Thursday, March 22, 2018


MMM is trending here in Nigeria. Every week, I get an average of five invites across all social media platforms to join the MMM ‘movement’.  In the unlikely event that you have not heard of MMM, having just emerged from a cave to miraculously run into this article, MMM is a platform which in summary claims to operate a mutual aid programme requesting participants to provide money to others and promising returns of 30% of such monies after 30 days.

It is a global platform touted as a Ponzi scheme (as it obviously is) and reported to be operated by Sergei Mavrodi, a Russian jailed in his home country in the late 1990’s when his earliest schemes ripped Russians millions of Dollars and led to multiple suicides.

The Nigerian adaptation is an ingenious creation displaying an understanding of the culture, beliefs and thought processes of the typical Nigerian. Its model stands out as a lesson for all entrepreneurs looking to push their products into new markets.

Apart from these lessons however I have had the opportunity to discuss the platform with colleagues and there seems to be no debate on the status of the platform as a Ponzi Scheme as it does tick all boxes. See here for hints.

Regardless of its status as a Ponzi scheme however, I still get people telling me how it is still a useful source of quick cash before it crashes. For the following reasons, this position as pragmatic as it sounds does not quite resonate with me and, I believe, a lot of entrepreneurs out there trying to build a product.

Promise of big money consistently with little work


Entrepreneurs know that there are of course things that you can do to make money without having to work all that hard. But, it’s just not possible for everyone who joins a business to be able to make so much returns without working. Making money takes work. Entrepreneurs also know that NO business on earth can consistently provide such returns. Businesses have ups and downs simple.

(Spatial reasoning question records)
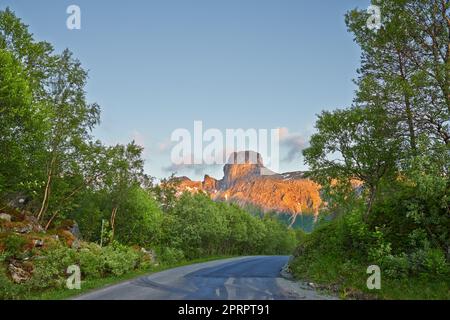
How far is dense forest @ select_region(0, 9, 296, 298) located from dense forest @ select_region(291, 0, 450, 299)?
1392 centimetres

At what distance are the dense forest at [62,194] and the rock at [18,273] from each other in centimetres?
4

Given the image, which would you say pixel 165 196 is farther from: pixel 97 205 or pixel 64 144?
pixel 64 144

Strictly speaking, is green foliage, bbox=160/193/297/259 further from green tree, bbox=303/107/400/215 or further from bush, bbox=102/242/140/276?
green tree, bbox=303/107/400/215

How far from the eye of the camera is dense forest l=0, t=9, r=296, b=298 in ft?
69.2

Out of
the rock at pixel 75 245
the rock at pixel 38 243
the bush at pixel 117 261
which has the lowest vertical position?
the bush at pixel 117 261

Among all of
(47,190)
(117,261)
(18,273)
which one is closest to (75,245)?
(117,261)

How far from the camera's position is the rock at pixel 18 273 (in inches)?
728

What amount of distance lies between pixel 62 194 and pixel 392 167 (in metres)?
27.6

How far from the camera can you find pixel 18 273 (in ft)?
62.0

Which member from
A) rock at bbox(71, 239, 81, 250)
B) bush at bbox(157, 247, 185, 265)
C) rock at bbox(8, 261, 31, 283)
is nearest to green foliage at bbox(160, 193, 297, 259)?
bush at bbox(157, 247, 185, 265)

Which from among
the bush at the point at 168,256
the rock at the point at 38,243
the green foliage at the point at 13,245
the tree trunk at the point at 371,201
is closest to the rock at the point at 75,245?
the rock at the point at 38,243

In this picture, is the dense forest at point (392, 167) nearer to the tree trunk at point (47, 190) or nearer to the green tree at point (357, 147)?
the green tree at point (357, 147)

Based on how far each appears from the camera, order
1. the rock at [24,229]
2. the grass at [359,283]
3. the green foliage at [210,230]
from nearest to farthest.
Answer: the grass at [359,283] < the rock at [24,229] < the green foliage at [210,230]
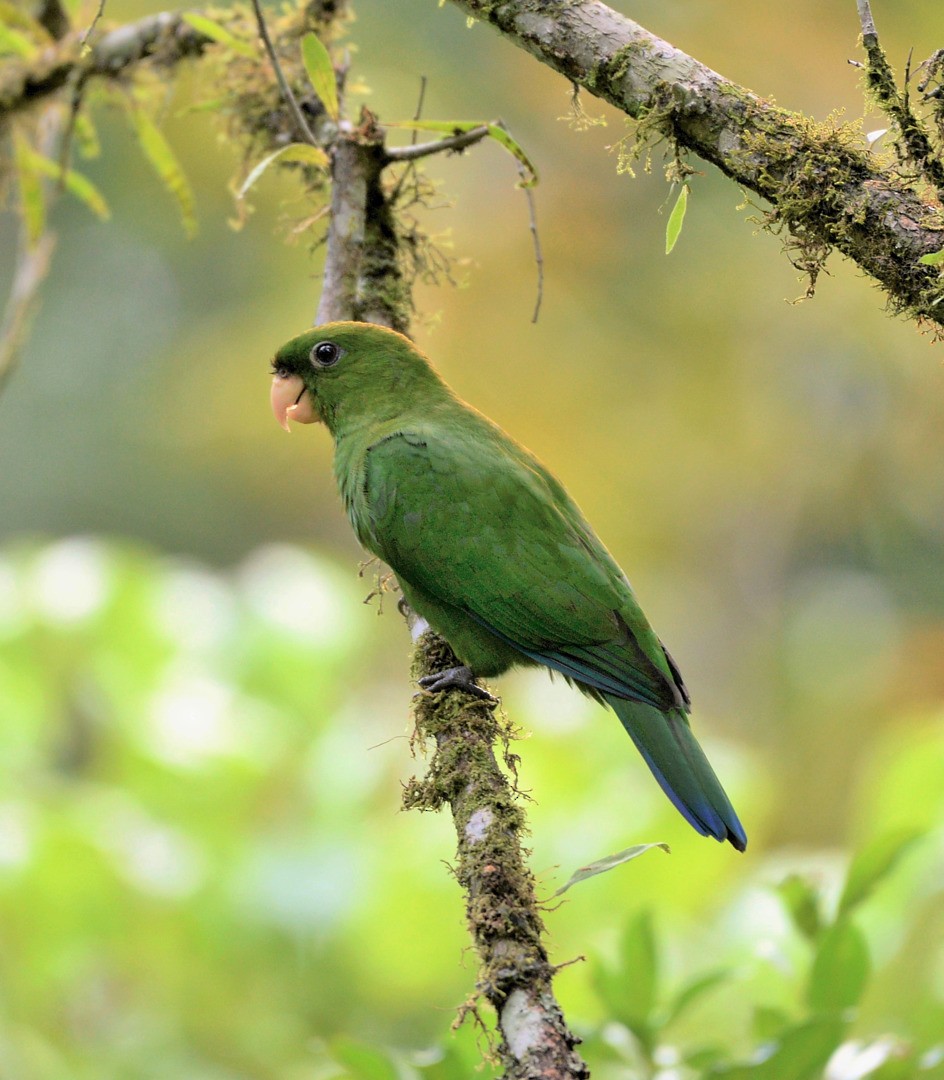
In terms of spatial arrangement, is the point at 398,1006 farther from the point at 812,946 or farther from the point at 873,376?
the point at 873,376

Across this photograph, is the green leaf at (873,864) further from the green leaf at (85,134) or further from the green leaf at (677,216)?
Result: the green leaf at (85,134)

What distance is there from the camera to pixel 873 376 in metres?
8.67

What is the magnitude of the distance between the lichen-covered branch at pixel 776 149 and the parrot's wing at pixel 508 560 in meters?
1.13

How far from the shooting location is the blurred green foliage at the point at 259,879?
356cm

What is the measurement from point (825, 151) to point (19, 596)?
11.6ft

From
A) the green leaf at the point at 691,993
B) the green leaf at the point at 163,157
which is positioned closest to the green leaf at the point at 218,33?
the green leaf at the point at 163,157

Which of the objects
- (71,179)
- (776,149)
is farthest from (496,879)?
(71,179)

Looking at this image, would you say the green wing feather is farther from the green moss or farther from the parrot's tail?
the green moss

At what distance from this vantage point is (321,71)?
2.83 meters

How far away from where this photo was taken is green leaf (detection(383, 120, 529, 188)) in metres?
2.79

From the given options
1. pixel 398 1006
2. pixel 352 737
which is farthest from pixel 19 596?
pixel 398 1006

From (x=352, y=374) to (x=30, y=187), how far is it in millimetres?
1272

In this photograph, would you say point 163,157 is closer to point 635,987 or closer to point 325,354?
point 325,354

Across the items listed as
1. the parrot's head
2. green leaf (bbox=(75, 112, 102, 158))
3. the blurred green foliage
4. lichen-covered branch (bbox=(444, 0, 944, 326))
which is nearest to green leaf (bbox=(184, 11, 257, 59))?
green leaf (bbox=(75, 112, 102, 158))
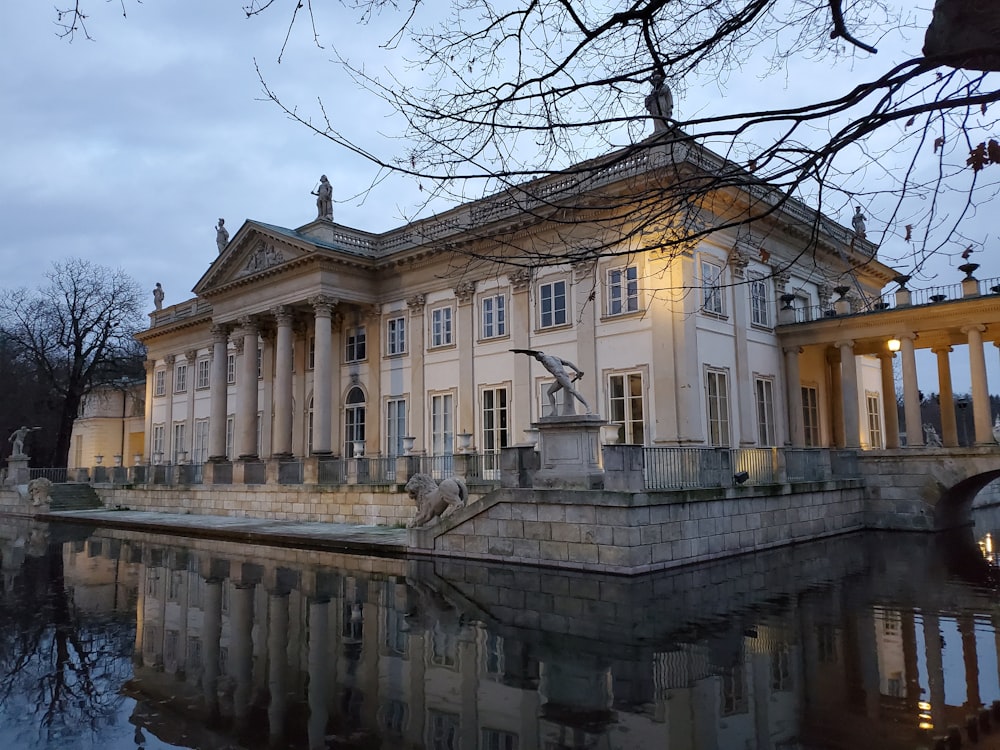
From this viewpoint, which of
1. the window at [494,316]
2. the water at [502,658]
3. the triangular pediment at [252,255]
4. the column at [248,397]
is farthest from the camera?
the column at [248,397]

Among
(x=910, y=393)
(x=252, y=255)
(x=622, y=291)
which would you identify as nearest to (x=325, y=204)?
(x=252, y=255)

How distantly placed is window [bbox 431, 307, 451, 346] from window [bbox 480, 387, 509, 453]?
281 cm

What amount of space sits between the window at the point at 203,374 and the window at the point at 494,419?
62.6 feet

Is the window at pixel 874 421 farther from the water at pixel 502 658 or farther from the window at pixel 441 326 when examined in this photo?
the window at pixel 441 326

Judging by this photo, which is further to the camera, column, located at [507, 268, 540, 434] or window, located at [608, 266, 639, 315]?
column, located at [507, 268, 540, 434]

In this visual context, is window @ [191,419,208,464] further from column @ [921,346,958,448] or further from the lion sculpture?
column @ [921,346,958,448]

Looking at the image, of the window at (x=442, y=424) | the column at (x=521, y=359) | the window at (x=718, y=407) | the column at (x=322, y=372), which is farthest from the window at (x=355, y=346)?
the window at (x=718, y=407)

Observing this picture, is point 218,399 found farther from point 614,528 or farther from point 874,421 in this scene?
point 874,421

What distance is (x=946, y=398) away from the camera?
23562 mm

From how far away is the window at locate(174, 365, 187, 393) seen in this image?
3922 centimetres

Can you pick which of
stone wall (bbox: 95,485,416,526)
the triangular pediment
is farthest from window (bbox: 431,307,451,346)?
stone wall (bbox: 95,485,416,526)

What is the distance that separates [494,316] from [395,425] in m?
6.05

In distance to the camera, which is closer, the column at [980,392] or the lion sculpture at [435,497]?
the lion sculpture at [435,497]

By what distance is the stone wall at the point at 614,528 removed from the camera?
13227mm
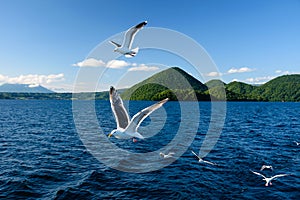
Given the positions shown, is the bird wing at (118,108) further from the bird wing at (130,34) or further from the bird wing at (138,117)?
the bird wing at (130,34)

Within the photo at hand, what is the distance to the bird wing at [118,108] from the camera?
1470 cm

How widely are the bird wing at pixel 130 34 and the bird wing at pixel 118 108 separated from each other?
13.2ft

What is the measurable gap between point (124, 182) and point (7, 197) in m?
8.19

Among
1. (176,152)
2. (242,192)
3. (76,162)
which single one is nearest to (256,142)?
(176,152)

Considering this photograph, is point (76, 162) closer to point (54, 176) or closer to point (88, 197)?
point (54, 176)

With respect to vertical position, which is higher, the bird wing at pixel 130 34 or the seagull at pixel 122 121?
the bird wing at pixel 130 34

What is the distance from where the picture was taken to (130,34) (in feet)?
52.0

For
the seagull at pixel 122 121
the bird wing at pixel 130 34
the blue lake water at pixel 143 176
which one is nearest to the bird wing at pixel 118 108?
the seagull at pixel 122 121

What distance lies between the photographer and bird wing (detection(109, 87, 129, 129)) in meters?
14.7

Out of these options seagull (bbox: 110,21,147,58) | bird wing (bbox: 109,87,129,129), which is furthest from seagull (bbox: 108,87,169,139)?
seagull (bbox: 110,21,147,58)

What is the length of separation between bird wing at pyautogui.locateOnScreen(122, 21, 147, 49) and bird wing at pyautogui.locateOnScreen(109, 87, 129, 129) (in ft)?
13.2

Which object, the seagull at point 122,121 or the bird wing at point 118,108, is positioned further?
the bird wing at point 118,108

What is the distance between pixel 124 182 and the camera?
18688mm

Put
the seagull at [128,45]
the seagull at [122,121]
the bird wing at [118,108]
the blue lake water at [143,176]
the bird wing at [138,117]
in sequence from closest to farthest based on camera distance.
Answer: the bird wing at [138,117], the seagull at [122,121], the bird wing at [118,108], the seagull at [128,45], the blue lake water at [143,176]
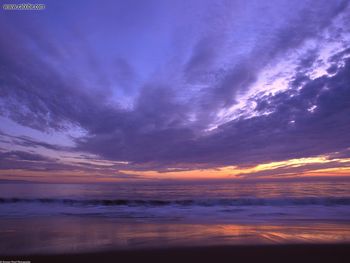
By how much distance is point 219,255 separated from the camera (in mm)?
7305

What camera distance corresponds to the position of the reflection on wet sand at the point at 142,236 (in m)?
8.18

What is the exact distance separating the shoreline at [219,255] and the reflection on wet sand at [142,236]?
0.46m

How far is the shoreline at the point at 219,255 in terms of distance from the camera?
22.8 ft

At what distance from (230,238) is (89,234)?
505 centimetres

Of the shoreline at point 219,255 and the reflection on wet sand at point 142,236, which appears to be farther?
the reflection on wet sand at point 142,236

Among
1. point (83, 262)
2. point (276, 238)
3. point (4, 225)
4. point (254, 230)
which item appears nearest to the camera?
point (83, 262)

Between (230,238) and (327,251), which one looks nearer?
(327,251)

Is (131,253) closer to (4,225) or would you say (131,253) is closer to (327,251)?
(327,251)

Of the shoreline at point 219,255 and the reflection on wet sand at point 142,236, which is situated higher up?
the reflection on wet sand at point 142,236

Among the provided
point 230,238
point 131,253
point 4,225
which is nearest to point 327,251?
point 230,238

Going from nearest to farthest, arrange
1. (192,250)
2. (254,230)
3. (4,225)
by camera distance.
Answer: (192,250) → (254,230) → (4,225)

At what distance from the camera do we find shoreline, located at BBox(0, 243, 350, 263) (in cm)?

## [EXERCISE]
Repeat everything in the MMM article from "Entrepreneurs know that" down to "and downs simple.". The records were drawn from a separate source.

## [EXERCISE RESULT]
Entrepreneurs know that there are of course things that you can do to make money without having to work all that hard. But, it’s just not possible for everyone who joins a business to be able to make so much returns without working. Making money takes work. Entrepreneurs also know that NO business on earth can consistently provide such returns. Businesses have ups and downs simple.